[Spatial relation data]
——————

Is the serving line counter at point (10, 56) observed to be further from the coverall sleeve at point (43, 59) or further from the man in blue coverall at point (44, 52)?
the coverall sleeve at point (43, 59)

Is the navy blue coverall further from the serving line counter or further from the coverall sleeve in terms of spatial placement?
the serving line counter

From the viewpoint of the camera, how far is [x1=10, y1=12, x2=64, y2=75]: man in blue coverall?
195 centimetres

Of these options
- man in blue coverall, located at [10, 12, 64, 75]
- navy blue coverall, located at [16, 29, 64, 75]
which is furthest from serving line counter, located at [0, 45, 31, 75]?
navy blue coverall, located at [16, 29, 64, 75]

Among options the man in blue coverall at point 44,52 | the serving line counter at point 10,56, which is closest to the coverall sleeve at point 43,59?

——————

=== Written request ===
Reproduce every one of the lines above word for word, changing nothing.

=== Result ===
Is the serving line counter at point (10, 56) observed to be further from the coverall sleeve at point (43, 59) or further from the man in blue coverall at point (44, 52)?
the coverall sleeve at point (43, 59)

Is the navy blue coverall further from the serving line counter or further from the coverall sleeve in terms of spatial placement?
the serving line counter

From the viewpoint of the camera, how far is [x1=10, y1=12, x2=64, y2=75]: man in blue coverall?
195 centimetres

Of these options
- man in blue coverall, located at [10, 12, 64, 75]
- navy blue coverall, located at [16, 29, 64, 75]
which is furthest from serving line counter, located at [0, 45, 31, 75]?
navy blue coverall, located at [16, 29, 64, 75]

Among options the man in blue coverall at point 44,52 | the serving line counter at point 10,56, which is closest to the coverall sleeve at point 43,59?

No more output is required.